::: Supplied entries :::

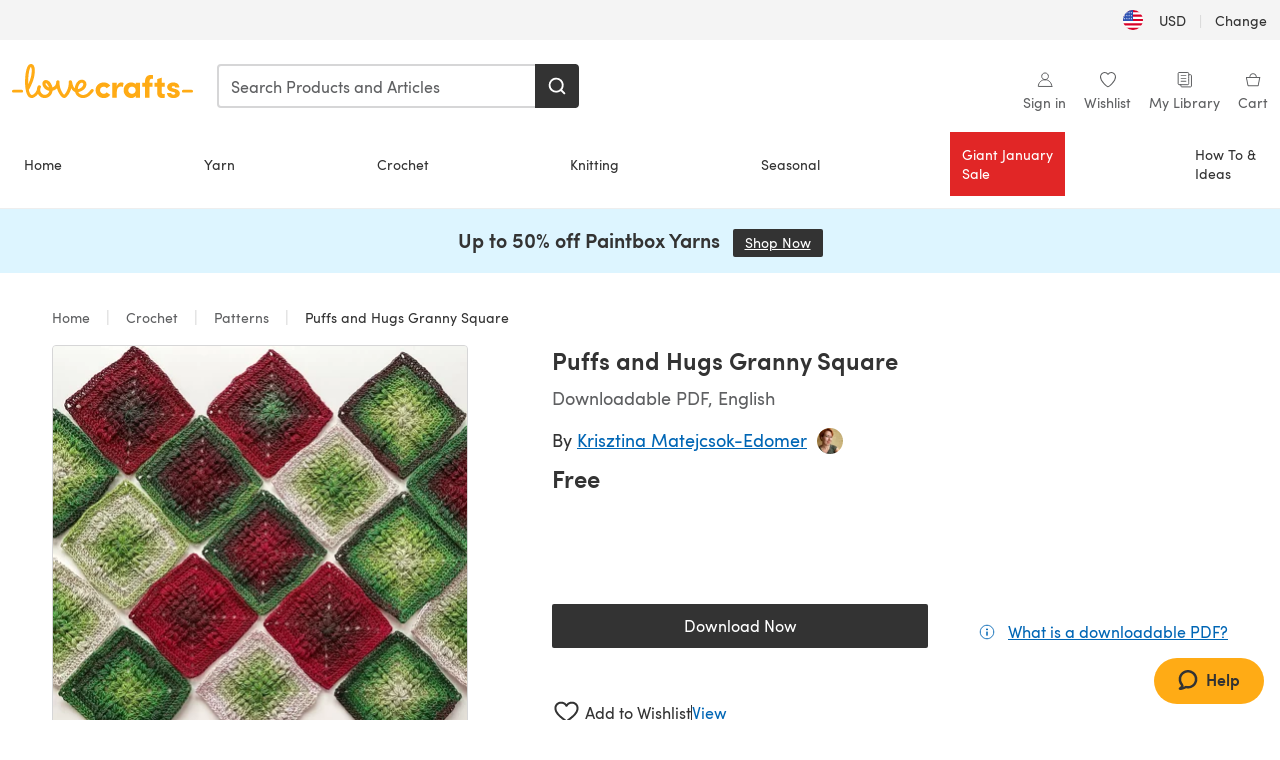

--- FILE ---
content_type: application/javascript
request_url: https://assets.prod.lovecrafts.co/_nuxt/1313d39.modern.js
body_size: 304
content:
(window.webpackJsonp=window.webpackJsonp||[]).push([[108],{2232:function(t,s){t.exports={functional:!0,render(t,s){const{_c:e,_v:n,data:o,children:i=[]}=s,{class:r,staticClass:a,style:c,staticStyle:l,attrs:w={},...d}=o;return e("svg",{class:[r,a],style:[c,l],attrs:Object.assign({width:"8",height:"12",viewBox:"0 0 8 12",fill:"none",xmlns:"http://www.w3.org/2000/svg",role:"none"},w),...d},i.concat([e("path",{attrs:{d:"M1.33334 10.6667L6.66667 5.66666L1.33334 0.666656",stroke:"#333333","stroke-width":"1.25","stroke-miterlimit":"10","stroke-linecap":"round","stroke-linejoin":"round"}})]))}}}}]);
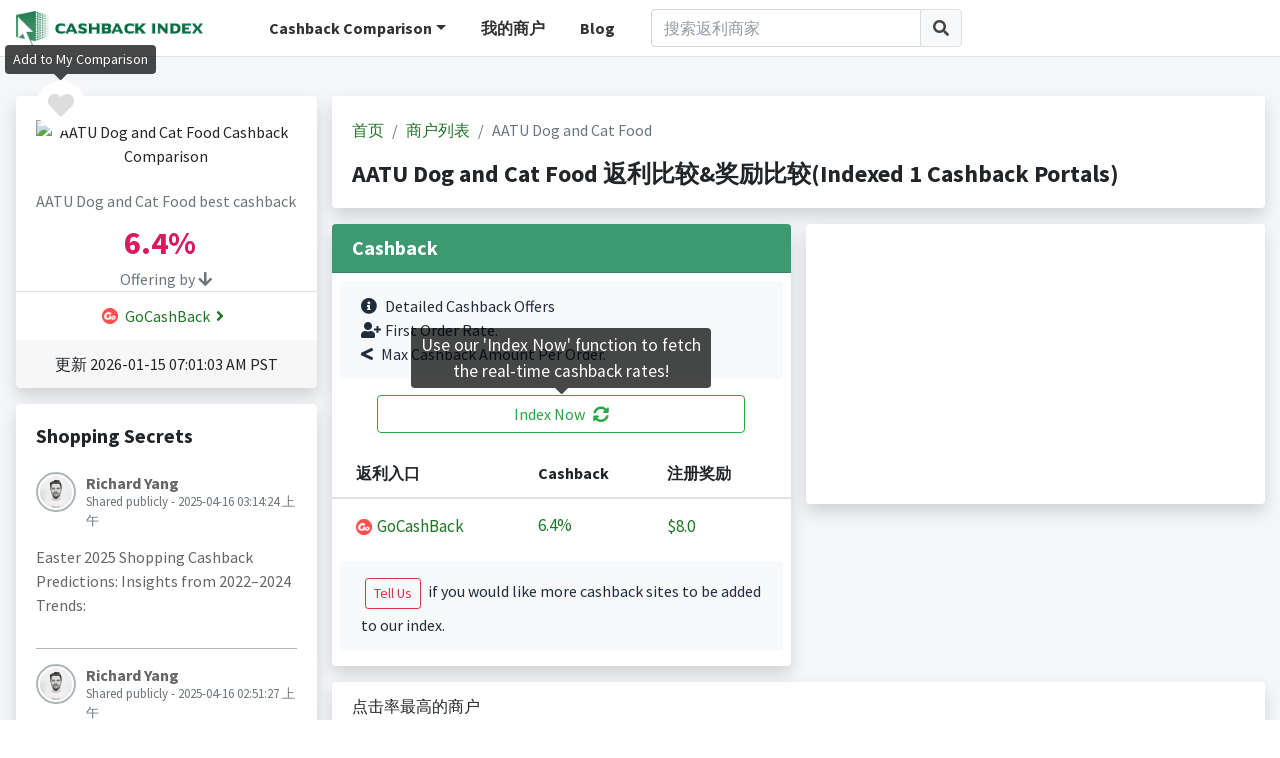

--- FILE ---
content_type: text/html; charset=utf-8
request_url: https://www.google.com/recaptcha/api2/aframe
body_size: 270
content:
<!DOCTYPE HTML><html><head><meta http-equiv="content-type" content="text/html; charset=UTF-8"></head><body><script nonce="LZhMRO-KXlo3pAvHUCz7hQ">/** Anti-fraud and anti-abuse applications only. See google.com/recaptcha */ try{var clients={'sodar':'https://pagead2.googlesyndication.com/pagead/sodar?'};window.addEventListener("message",function(a){try{if(a.source===window.parent){var b=JSON.parse(a.data);var c=clients[b['id']];if(c){var d=document.createElement('img');d.src=c+b['params']+'&rc='+(localStorage.getItem("rc::a")?sessionStorage.getItem("rc::b"):"");window.document.body.appendChild(d);sessionStorage.setItem("rc::e",parseInt(sessionStorage.getItem("rc::e")||0)+1);localStorage.setItem("rc::h",'1768914019455');}}}catch(b){}});window.parent.postMessage("_grecaptcha_ready", "*");}catch(b){}</script></body></html>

:::

What to work on - Word for word, retype all of the data above, but include no pictures.

Exercise solution -
--- FILE ---
content_type: application/javascript
request_url: https://assets.prod.lovecrafts.co/_nuxt/1313d39.modern.js
body_size: 304
content:
(window.webpackJsonp=window.webpackJsonp||[]).push([[108],{2232:function(t,s){t.exports={functional:!0,render(t,s){const{_c:e,_v:n,data:o,children:i=[]}=s,{class:r,staticClass:a,style:c,staticStyle:l,attrs:w={},...d}=o;return e("svg",{class:[r,a],style:[c,l],attrs:Object.assign({width:"8",height:"12",viewBox:"0 0 8 12",fill:"none",xmlns:"http://www.w3.org/2000/svg",role:"none"},w),...d},i.concat([e("path",{attrs:{d:"M1.33334 10.6667L6.66667 5.66666L1.33334 0.666656",stroke:"#333333","stroke-width":"1.25","stroke-miterlimit":"10","stroke-linecap":"round","stroke-linejoin":"round"}})]))}}}}]);

--- FILE ---
content_type: text/html; charset=utf-8
request_url: https://www.google.com/recaptcha/api2/aframe
body_size: 270
content:
<!DOCTYPE HTML><html><head><meta http-equiv="content-type" content="text/html; charset=UTF-8"></head><body><script nonce="LZhMRO-KXlo3pAvHUCz7hQ">/** Anti-fraud and anti-abuse applications only. See google.com/recaptcha */ try{var clients={'sodar':'https://pagead2.googlesyndication.com/pagead/sodar?'};window.addEventListener("message",function(a){try{if(a.source===window.parent){var b=JSON.parse(a.data);var c=clients[b['id']];if(c){var d=document.createElement('img');d.src=c+b['params']+'&rc='+(localStorage.getItem("rc::a")?sessionStorage.getItem("rc::b"):"");window.document.body.appendChild(d);sessionStorage.setItem("rc::e",parseInt(sessionStorage.getItem("rc::e")||0)+1);localStorage.setItem("rc::h",'1768914019455');}}}catch(b){}});window.parent.postMessage("_grecaptcha_ready", "*");}catch(b){}</script></body></html>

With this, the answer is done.